_Text provided:_
Megaways calculation example (Fruit Shop Megaways, NetEnt)
Megaways randomises reel height — typically 2 to 7 symbols per reel on six reels. Ways equal the product of visible symbol counts. Minimum 2⁶ = 64; maximum 7⁶ = 117,649. Evolution’s 2021 deal note stated the engine was already in 200+ third-party games. Licensed catalogues have since expanded across Blueprint, Red Tiger, Pragmatic Play, and others. Most spins land far below the marketing ceiling — commonly in the low thousands to low tens of thousands of ways.
Cluster pays

Cluster pays explanation from Stake about Moon Pricess Origins (Play’n’GO)
Cluster systems abandon lines and ways. Wins form when a minimum group of identical symbols (often 5+) touches horizontally or vertically. Cascades and multipliers usually sit on top. NetEnt and later Pragmatic Play titles (e.g. cluster candy / fruit grids) pushed the model into mainstream lobbies. Canada’s player base has shown a documented affinity for cluster-pay catalogues in regional market reviews.

_Provided records:_
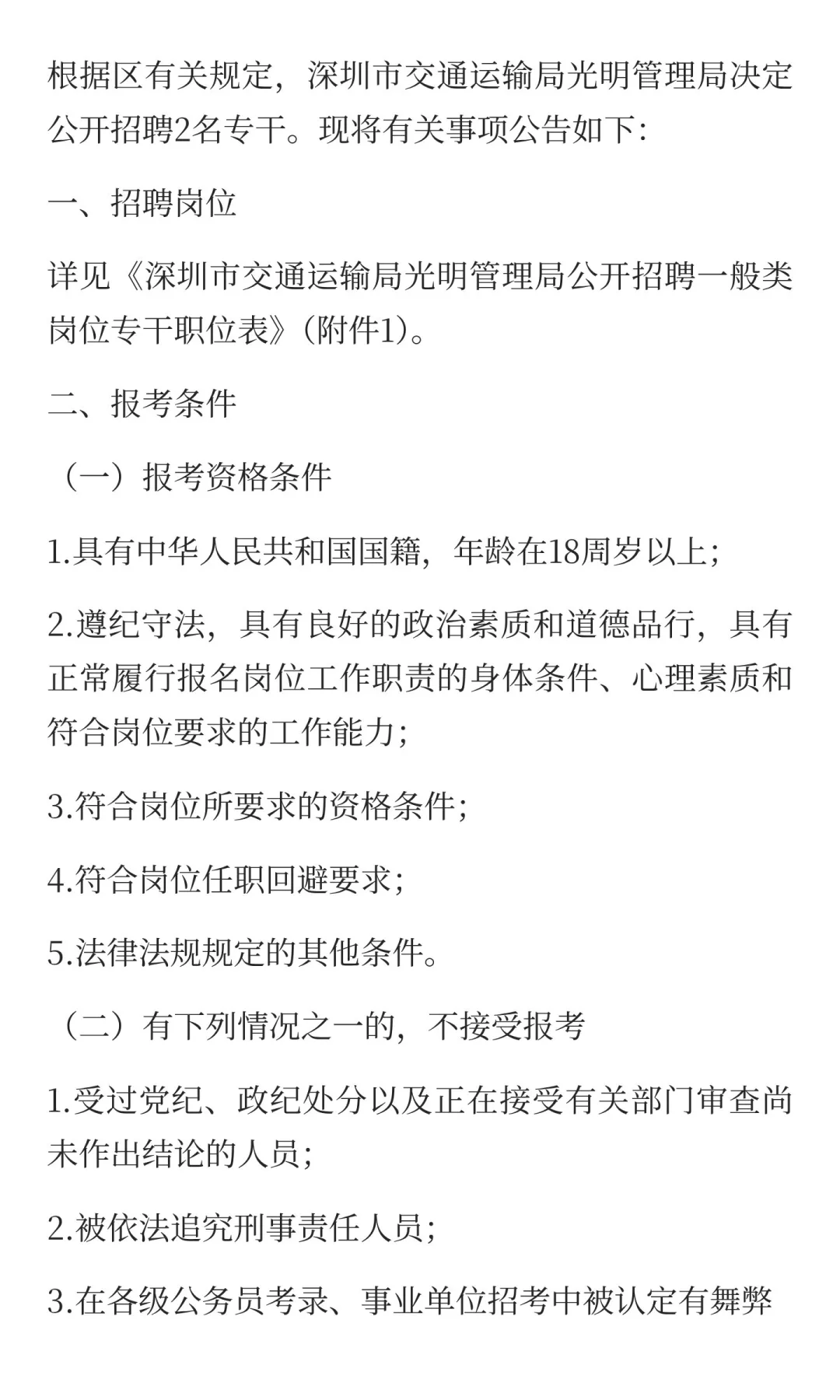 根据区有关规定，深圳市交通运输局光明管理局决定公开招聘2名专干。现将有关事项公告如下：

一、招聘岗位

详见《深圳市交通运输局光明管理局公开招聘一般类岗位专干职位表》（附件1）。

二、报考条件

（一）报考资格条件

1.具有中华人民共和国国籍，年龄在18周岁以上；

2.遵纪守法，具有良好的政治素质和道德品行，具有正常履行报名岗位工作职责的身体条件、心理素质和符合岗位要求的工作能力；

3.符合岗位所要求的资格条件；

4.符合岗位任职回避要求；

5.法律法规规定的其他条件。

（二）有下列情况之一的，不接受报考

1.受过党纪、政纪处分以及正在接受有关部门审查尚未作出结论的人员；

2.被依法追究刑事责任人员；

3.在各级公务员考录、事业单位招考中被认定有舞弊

==

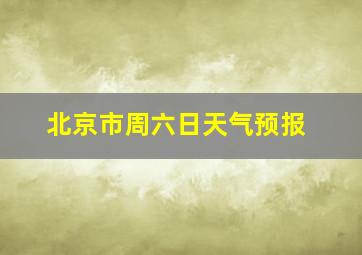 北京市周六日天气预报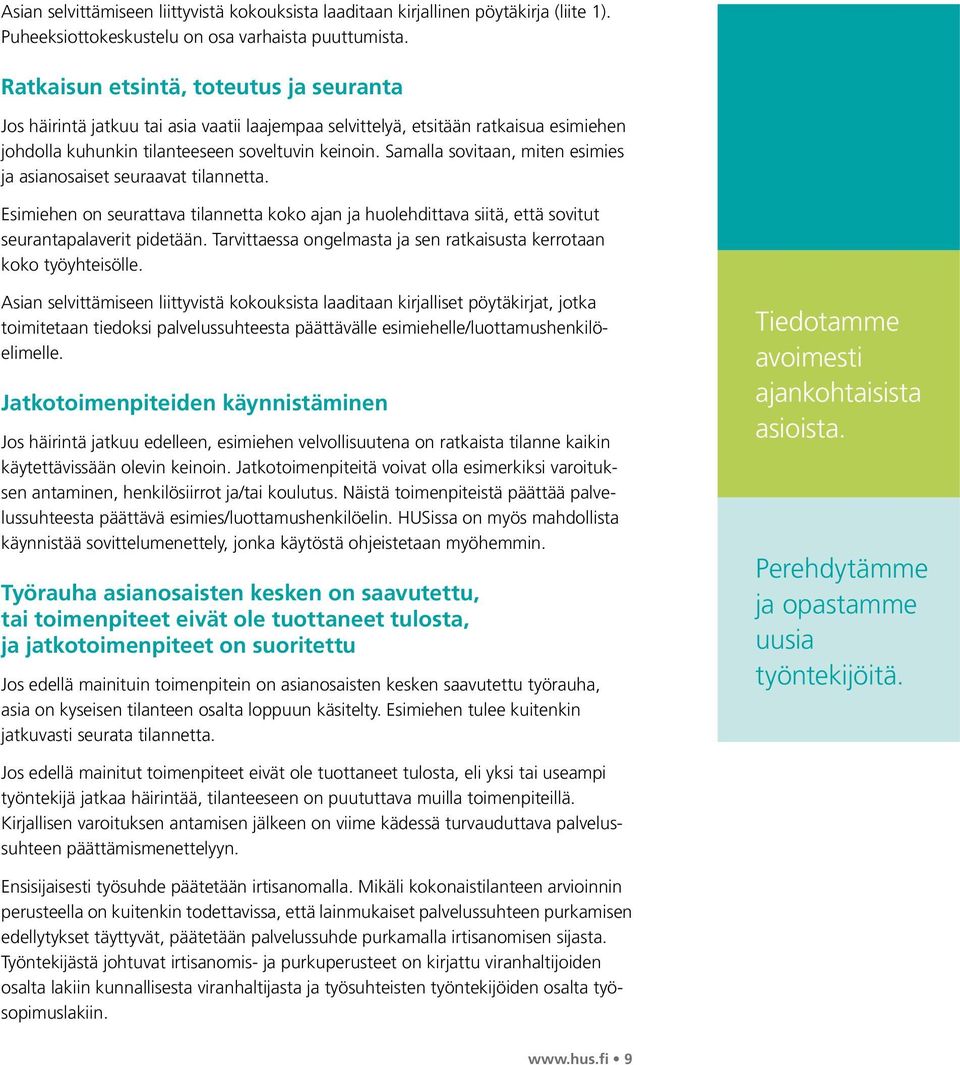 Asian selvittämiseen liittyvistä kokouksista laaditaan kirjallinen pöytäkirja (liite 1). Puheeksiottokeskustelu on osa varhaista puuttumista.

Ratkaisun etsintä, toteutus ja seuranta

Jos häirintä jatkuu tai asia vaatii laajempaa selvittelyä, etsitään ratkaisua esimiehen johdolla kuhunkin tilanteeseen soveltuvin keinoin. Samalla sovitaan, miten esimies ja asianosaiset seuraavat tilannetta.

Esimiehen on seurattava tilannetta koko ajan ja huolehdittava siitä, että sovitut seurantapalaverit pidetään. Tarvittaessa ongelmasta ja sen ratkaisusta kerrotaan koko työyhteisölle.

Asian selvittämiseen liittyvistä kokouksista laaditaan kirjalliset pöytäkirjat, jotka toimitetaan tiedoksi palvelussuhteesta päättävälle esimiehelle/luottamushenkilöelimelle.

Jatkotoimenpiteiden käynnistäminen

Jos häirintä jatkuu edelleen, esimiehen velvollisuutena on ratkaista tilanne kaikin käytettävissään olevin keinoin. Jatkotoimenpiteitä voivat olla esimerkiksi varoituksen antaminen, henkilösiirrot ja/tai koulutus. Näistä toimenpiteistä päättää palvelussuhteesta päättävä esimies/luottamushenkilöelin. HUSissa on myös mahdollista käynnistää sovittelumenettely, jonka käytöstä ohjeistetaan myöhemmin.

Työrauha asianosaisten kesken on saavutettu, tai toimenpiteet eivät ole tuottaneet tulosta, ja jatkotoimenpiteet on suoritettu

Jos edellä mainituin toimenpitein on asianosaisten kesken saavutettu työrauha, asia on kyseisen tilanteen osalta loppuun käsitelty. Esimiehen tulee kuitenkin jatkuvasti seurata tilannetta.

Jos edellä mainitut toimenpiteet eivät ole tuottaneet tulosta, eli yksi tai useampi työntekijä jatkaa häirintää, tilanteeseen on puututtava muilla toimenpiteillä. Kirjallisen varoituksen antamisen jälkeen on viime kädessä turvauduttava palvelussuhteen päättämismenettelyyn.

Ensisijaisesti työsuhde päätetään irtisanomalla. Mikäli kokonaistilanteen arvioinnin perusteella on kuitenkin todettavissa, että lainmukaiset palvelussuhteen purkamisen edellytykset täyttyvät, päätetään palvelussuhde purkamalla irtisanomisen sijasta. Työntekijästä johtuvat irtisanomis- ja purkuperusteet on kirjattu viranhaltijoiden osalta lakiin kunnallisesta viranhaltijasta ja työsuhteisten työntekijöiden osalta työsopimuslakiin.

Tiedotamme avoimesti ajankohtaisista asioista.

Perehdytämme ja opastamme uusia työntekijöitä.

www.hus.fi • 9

==

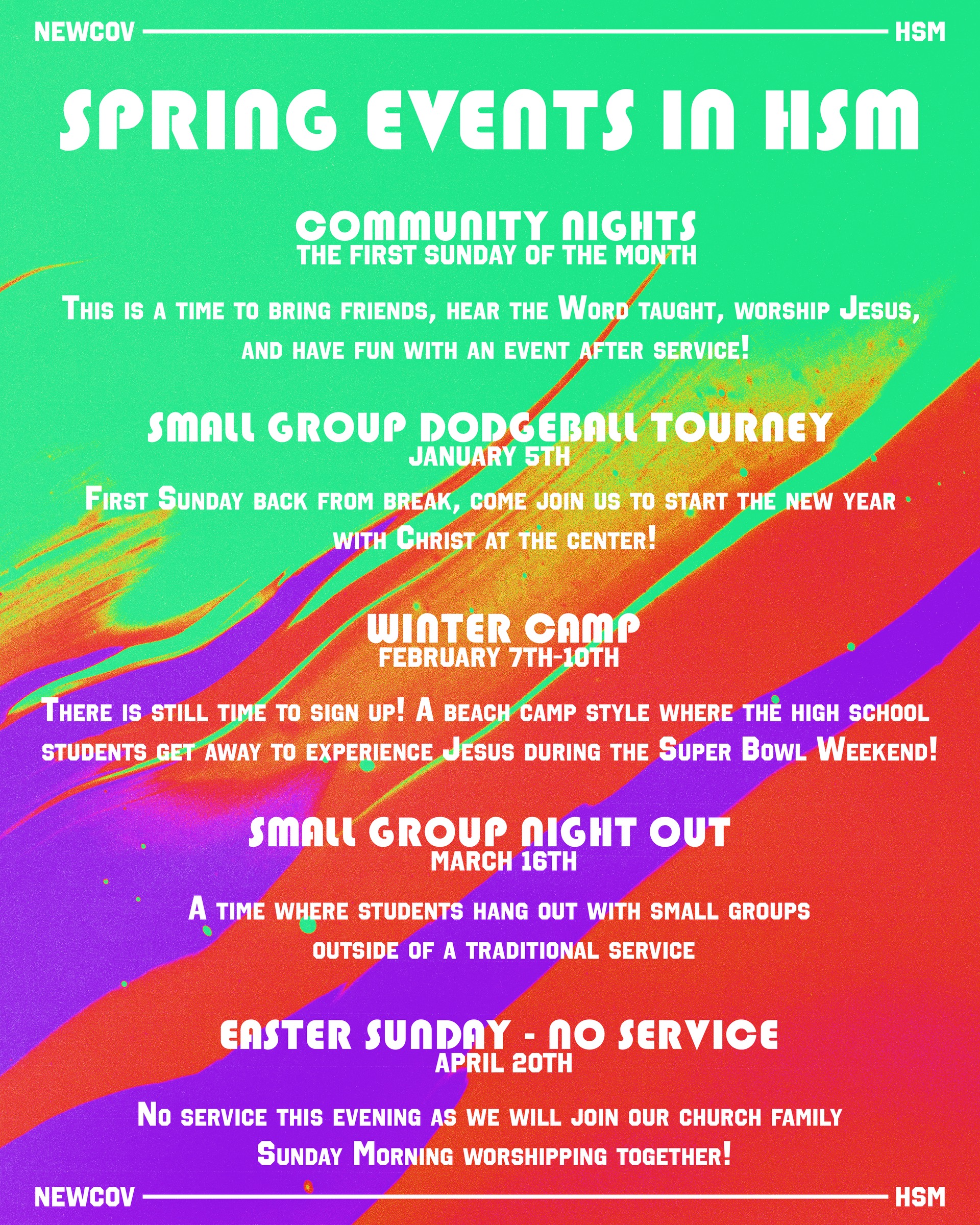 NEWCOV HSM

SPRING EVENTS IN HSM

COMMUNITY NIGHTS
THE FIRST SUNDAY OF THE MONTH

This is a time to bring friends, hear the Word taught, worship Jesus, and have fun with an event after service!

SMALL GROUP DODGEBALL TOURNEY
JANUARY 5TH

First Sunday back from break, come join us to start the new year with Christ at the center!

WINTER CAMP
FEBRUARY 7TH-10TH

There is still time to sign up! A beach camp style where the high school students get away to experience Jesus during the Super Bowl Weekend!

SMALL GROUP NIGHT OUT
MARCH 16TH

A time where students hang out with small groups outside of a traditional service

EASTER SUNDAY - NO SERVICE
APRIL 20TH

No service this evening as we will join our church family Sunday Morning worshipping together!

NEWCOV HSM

_Exercise requirements:_ Repeat the stretch from "Megaways randomises reel" through "Pricess Origins (Play’n’GO)" in the text on Megaways and cluster pays, word for word.

_Result for this exercise:_
Megaways randomises reel height — typically 2 to 7 symbols per reel on six reels. Ways equal the product of visible symbol counts. Minimum 2⁶ = 64; maximum 7⁶ = 117,649. Evolution’s 2021 deal note stated the engine was already in 200+ third-party games. Licensed catalogues have since expanded across Blueprint, Red Tiger, Pragmatic Play, and others. Most spins land far below the marketing ceiling — commonly in the low thousands to low tens of thousands of ways.
Cluster pays

Cluster pays explanation from Stake about Moon Pricess Origins (Play’n’GO)